Il y a en effet 40% d’enfants dans le monde qui n’ont pas accès à un apprentissage des savoirs de base dans une langue qu’ils comprennent. C’est cette incohérence linguistique dans les programmes éducatifs qui est à la base du nombre élevé d’échecs et de déperdition scolaire.

Et pourtant, des techniques d’enseignement favorisent le multilinguisme et permettent aux apprenants qui évoluent en pays plurilingues d’être scolarisés et éduqués à minima dans deux langues : celle de leur milieu et celle des institutions. Il est fondamental d’enrichir ces pratiques, de former les enseignants dans ce sens et de cocréer des outils bi/plurilingues destinés aux équipes éducatives. En effet, le défi d’un partenariat effectif entre les langues ne pourra être atteint que si les systèmes éducatifs parviennent à former des enfants et des jeunes épanouis dans leur identité plurilingue. Il s’agit, là aussi, d’un des nouveaux défis que Solidarité Laïque souhaite relever[2].

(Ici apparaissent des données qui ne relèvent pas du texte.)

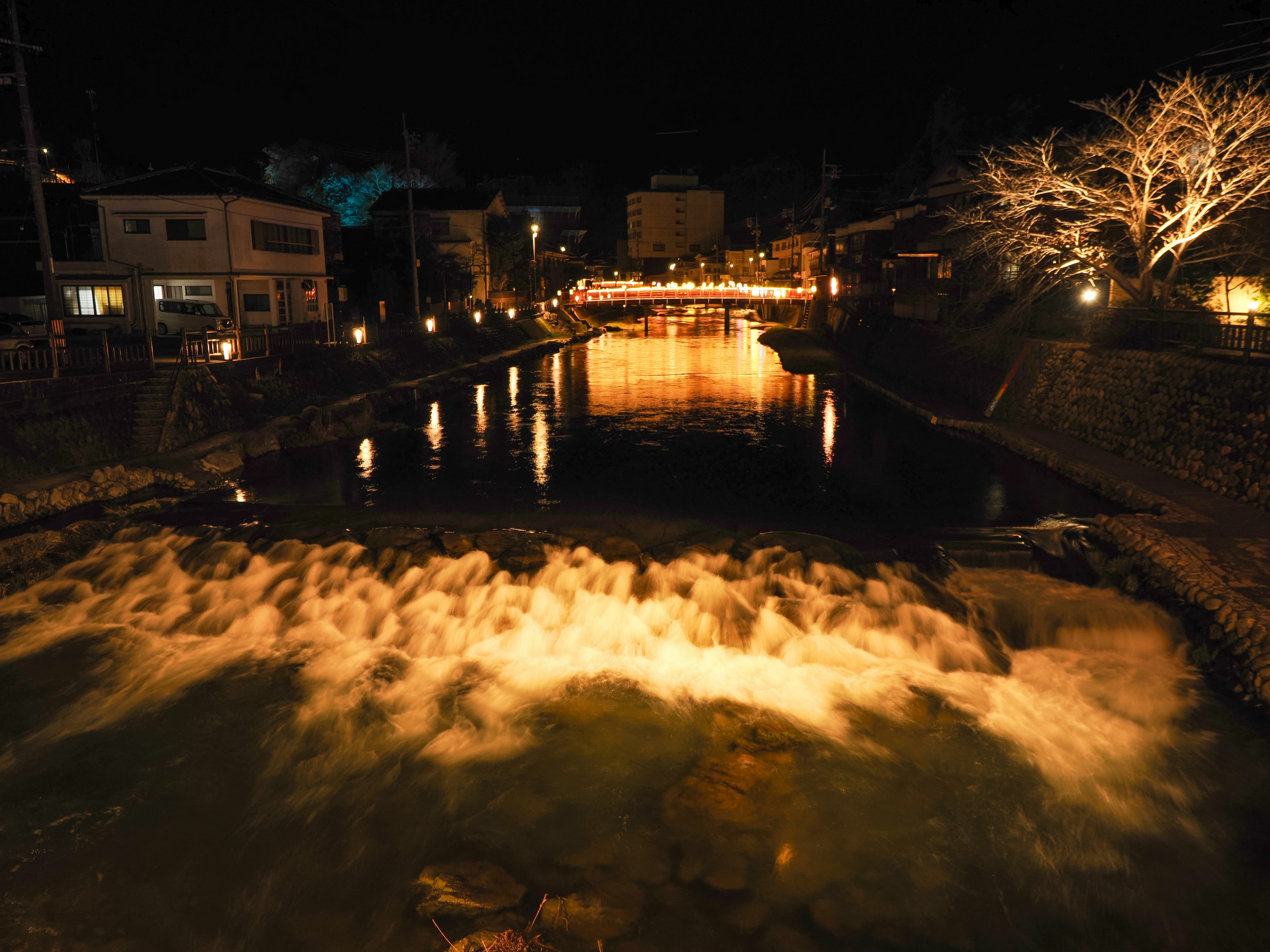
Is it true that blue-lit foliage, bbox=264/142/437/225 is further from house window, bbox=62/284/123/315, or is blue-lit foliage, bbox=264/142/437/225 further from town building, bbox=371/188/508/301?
house window, bbox=62/284/123/315

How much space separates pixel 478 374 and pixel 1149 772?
35.2 m

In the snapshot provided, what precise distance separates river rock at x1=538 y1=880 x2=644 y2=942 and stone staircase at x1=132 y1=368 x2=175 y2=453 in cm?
1753

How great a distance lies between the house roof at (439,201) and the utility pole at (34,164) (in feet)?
128

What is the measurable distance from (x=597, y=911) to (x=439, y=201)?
5981cm

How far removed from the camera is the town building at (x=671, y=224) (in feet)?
419

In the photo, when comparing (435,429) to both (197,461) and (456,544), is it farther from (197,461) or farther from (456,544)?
(456,544)

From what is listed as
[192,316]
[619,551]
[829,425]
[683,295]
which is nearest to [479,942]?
[619,551]

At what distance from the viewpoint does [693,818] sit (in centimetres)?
751

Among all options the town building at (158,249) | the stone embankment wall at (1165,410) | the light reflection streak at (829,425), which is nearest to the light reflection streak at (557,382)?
the light reflection streak at (829,425)

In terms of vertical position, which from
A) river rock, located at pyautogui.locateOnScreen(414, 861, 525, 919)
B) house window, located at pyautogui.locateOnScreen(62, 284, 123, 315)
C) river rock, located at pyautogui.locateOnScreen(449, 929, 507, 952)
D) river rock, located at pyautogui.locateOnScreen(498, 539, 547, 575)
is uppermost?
house window, located at pyautogui.locateOnScreen(62, 284, 123, 315)

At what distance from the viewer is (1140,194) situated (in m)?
22.2

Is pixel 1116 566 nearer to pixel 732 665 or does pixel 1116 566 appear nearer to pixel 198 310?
pixel 732 665

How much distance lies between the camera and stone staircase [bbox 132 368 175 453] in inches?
767

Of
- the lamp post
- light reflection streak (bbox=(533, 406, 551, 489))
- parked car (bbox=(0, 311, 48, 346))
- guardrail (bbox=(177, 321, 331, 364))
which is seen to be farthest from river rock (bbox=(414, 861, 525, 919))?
the lamp post
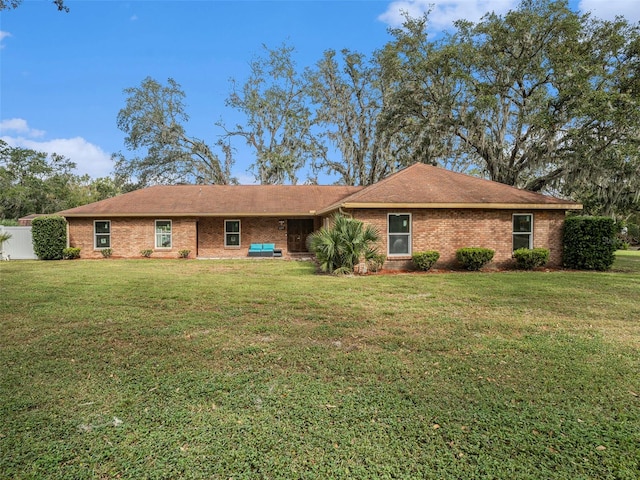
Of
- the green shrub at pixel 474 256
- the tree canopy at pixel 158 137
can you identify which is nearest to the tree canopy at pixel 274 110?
the tree canopy at pixel 158 137

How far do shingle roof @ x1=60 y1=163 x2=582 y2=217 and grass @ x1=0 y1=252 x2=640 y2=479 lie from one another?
21.7ft

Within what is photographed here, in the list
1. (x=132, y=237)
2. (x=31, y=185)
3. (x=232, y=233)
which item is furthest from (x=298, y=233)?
(x=31, y=185)

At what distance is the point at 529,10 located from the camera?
1831cm

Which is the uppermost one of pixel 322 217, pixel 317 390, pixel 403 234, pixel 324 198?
pixel 324 198

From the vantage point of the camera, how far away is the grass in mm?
2619

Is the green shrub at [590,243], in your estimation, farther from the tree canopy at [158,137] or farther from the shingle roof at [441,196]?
the tree canopy at [158,137]

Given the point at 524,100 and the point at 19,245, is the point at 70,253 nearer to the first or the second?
the point at 19,245

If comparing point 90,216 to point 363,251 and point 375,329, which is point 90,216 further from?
point 375,329

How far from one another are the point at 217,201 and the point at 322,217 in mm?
5934

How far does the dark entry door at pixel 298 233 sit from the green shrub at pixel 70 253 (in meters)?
10.4

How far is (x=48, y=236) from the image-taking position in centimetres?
1784

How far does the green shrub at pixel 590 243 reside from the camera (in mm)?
12906

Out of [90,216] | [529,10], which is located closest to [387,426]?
[90,216]

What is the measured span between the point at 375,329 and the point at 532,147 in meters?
17.3
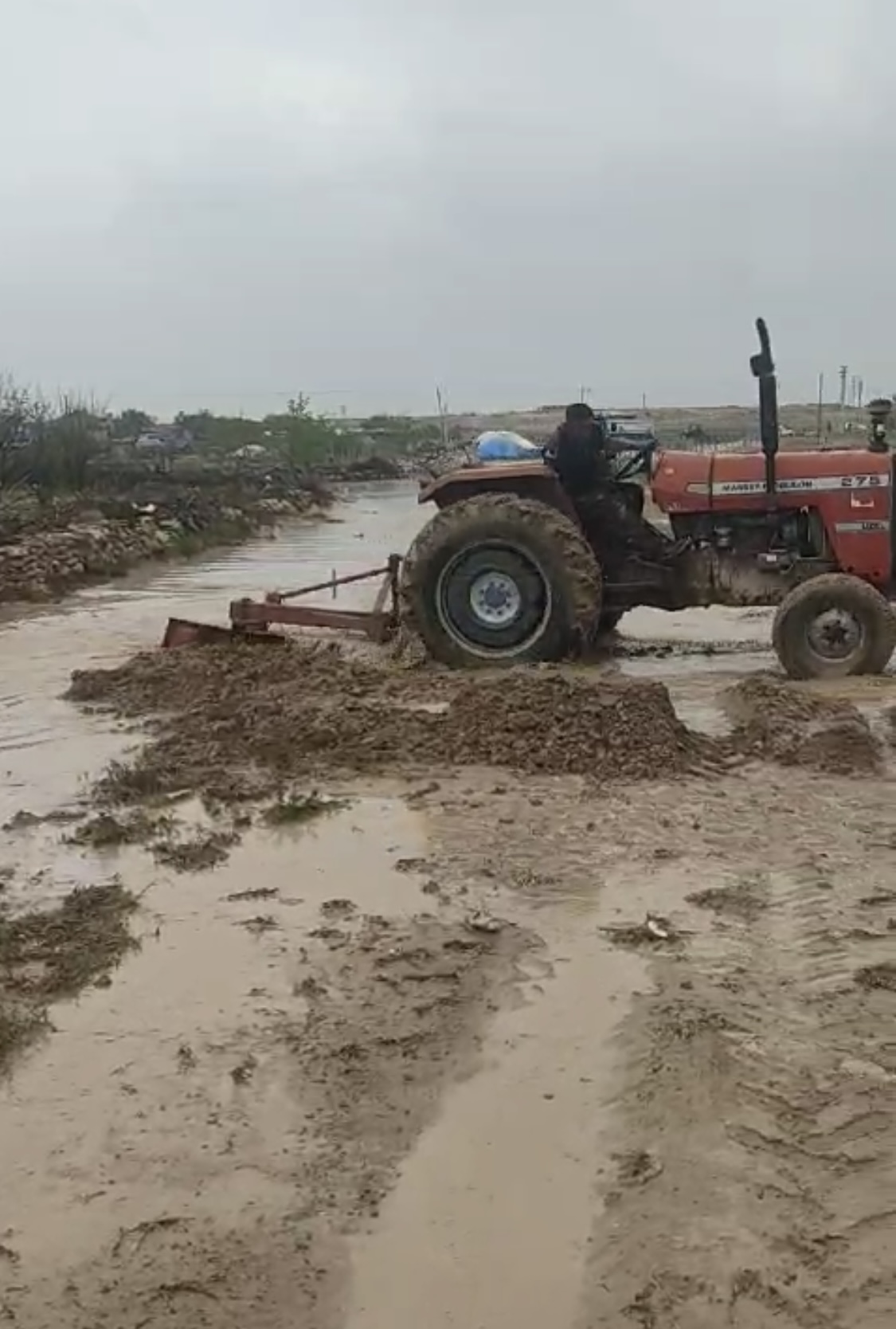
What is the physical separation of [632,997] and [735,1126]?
836mm

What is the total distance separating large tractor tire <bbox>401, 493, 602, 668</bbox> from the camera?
30.7 feet

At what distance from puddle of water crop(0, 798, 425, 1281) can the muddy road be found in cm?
1

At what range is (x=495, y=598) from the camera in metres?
9.59

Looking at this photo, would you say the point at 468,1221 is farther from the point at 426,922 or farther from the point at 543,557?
the point at 543,557

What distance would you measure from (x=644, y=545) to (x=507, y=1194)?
22.6 ft

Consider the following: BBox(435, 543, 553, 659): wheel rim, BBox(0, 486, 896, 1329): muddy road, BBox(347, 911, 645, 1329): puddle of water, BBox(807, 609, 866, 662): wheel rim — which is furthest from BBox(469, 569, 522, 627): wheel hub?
BBox(347, 911, 645, 1329): puddle of water

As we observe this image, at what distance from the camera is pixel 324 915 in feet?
17.1

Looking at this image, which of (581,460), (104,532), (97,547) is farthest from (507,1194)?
(104,532)

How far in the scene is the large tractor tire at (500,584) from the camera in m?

Enseignement de l’histoire coloniale, outillage des maîtres, mise en place de programmes plurilingues “langues nationales – français”, Solidarité Laïque intègre ces différents enjeux et préoccupations au sein de ses actions pour que chaque enfant et jeune puisse s’épanouir dans le respect de son identité multiculturelle.

 


 

[1] Il en va ainsi du programme « Compétences pour demain », financé par l’AFD et conduit en consortium avec Aide en action : dans les laboratoires d’innovation sociale qui seront créés à Abidjan, Bamako, Conakry, Cotonou, Dakar et Ouagadougou, des formations en langue française seront proposées aux jeunes chômeurs qui peinent à trouver un emploi du fait d’une maîtrise insuffisante de la langue.

[2] Solidarité Laïque interviendra prochainement dans ce sens au Burkina Faso, où 750 jeunes apprendront à écrire et compter dans leur langue maternelle et en français. Cette action est cofinancée par l’Agence Française de Développement et menée par Solidarité Laïque avec ses partenaires, Bibliothèque Sans Frontières, le RODEB, les équipes de la RAMAA et les Ministères sectoriels en charge de l’alphabétisation, la jeunesse, la femme, l’emploi et la formation professionnelle.